# WHAT YOU WILL DO
Report all lines of the data below that hold the word "California".

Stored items
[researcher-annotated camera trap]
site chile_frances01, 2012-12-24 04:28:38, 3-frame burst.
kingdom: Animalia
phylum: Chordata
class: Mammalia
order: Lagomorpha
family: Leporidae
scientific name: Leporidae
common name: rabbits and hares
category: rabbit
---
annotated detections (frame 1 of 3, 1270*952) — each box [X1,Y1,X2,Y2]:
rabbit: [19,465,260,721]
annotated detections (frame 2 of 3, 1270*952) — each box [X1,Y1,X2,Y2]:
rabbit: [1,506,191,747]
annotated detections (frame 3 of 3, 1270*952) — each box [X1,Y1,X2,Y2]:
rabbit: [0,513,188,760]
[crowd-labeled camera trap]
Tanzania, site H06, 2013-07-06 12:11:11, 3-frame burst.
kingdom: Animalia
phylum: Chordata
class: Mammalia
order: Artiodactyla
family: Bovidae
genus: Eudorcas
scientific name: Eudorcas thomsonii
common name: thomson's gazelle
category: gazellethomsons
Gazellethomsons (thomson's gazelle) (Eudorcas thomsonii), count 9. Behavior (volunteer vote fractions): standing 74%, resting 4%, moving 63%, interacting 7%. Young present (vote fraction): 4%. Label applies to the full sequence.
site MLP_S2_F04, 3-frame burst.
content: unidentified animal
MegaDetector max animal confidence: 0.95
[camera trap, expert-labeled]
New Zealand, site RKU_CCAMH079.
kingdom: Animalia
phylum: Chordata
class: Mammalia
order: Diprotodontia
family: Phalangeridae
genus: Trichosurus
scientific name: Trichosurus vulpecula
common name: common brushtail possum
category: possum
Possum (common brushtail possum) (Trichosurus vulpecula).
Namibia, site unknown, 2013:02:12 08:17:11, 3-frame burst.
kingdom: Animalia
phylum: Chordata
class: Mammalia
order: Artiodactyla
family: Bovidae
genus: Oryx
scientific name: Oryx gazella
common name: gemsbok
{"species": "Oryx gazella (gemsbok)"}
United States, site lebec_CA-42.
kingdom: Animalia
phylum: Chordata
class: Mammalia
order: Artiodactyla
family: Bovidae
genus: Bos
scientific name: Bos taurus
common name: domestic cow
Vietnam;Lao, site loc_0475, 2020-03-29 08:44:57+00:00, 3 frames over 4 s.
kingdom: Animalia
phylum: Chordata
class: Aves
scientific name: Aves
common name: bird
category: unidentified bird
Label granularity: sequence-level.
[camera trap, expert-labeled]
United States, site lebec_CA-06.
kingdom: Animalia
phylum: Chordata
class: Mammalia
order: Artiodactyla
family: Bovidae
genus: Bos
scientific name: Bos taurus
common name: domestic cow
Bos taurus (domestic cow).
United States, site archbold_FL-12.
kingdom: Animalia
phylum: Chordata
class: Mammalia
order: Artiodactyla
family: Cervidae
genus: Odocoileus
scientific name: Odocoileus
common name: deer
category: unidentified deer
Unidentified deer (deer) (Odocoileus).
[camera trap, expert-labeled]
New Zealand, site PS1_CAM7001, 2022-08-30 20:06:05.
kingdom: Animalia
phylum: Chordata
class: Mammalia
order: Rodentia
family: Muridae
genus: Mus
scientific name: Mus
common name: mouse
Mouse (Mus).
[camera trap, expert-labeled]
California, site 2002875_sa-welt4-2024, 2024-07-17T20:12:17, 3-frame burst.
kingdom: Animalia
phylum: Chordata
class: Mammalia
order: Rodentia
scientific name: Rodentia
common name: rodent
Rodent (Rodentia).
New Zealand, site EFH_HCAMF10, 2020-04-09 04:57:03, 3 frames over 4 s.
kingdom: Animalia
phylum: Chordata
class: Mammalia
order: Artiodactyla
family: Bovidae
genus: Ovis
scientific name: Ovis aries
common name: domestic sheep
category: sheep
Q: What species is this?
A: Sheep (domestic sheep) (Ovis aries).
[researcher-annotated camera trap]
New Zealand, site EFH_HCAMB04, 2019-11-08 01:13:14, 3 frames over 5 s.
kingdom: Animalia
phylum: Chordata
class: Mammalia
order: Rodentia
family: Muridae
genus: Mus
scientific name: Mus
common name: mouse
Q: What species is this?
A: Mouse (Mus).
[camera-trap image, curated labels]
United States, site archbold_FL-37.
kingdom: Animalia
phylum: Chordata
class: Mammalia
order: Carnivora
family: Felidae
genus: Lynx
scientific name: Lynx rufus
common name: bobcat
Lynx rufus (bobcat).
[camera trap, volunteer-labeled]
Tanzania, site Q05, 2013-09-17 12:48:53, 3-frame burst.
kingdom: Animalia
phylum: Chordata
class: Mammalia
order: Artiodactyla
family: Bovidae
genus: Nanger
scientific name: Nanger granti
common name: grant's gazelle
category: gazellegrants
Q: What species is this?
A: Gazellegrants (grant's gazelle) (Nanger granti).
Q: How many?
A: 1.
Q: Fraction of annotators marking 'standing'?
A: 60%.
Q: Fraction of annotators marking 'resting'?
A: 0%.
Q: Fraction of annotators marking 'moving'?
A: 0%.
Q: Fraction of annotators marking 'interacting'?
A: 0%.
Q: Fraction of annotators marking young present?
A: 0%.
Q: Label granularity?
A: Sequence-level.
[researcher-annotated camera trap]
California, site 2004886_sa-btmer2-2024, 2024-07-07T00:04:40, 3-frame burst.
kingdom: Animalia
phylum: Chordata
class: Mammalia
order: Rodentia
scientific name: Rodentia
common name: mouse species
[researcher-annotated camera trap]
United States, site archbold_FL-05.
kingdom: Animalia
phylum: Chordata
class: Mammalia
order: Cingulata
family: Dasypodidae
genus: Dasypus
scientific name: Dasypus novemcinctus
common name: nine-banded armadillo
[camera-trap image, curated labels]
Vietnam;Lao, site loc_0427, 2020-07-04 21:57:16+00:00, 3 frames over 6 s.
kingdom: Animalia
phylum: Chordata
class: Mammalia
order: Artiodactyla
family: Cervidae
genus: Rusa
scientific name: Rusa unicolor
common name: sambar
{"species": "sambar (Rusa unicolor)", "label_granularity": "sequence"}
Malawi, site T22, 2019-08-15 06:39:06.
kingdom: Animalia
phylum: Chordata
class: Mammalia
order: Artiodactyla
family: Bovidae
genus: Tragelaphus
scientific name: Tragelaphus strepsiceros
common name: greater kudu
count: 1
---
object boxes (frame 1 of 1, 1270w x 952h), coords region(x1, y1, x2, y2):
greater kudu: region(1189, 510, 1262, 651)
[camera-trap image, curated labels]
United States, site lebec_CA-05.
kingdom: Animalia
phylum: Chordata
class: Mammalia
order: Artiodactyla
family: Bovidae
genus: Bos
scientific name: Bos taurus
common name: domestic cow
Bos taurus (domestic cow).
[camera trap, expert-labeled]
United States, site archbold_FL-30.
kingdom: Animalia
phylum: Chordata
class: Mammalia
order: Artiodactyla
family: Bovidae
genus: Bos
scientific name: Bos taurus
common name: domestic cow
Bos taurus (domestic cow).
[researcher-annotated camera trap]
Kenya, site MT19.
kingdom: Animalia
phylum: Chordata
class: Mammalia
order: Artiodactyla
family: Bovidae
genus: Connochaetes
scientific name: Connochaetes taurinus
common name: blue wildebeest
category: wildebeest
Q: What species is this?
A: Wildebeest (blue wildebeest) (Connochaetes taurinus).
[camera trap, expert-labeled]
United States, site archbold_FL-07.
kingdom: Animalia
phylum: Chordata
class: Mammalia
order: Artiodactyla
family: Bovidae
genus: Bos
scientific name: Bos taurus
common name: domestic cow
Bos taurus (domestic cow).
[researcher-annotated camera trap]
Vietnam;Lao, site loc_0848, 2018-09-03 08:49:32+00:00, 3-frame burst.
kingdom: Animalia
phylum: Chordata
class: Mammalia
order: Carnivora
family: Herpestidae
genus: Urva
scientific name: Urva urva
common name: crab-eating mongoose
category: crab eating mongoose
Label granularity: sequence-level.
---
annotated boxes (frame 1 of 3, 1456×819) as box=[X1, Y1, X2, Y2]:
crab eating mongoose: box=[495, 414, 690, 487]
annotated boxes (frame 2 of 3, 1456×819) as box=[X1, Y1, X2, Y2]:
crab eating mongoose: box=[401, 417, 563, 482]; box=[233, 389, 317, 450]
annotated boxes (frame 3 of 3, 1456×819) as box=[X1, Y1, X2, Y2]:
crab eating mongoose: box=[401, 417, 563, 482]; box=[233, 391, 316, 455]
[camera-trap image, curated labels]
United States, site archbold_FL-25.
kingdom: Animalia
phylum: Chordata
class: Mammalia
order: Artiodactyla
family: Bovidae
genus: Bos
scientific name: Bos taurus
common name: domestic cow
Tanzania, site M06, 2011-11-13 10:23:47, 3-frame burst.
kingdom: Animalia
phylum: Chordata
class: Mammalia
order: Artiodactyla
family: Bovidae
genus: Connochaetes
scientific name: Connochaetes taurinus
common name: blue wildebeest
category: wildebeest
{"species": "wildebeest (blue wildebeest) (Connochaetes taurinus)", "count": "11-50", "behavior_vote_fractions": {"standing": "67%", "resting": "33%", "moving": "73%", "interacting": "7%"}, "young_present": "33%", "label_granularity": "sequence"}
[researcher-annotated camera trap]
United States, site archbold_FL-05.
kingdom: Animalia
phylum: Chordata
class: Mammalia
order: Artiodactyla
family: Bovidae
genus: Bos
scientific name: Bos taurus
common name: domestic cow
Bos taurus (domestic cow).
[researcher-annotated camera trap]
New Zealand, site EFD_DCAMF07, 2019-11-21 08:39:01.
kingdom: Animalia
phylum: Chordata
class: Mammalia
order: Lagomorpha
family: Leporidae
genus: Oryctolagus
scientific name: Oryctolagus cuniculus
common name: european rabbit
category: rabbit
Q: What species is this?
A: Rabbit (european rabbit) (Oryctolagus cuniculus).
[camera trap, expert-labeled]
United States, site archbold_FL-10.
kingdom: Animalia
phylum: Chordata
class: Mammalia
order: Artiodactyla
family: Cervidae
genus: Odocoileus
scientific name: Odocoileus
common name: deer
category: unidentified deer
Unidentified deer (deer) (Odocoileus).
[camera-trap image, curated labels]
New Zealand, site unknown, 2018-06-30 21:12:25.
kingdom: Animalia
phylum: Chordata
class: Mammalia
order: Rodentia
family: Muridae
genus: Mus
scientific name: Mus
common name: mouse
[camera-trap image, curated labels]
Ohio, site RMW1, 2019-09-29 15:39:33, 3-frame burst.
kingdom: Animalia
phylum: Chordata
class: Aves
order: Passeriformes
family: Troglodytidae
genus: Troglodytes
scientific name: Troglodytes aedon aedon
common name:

# YOUR RESPONSE
California, site 2002875_sa-welt4-2024, 2024-07-17T20:12:17, 3-frame burst.
California, site 2004886_sa-btmer2-2024, 2024-07-07T00:04:40, 3-frame burst.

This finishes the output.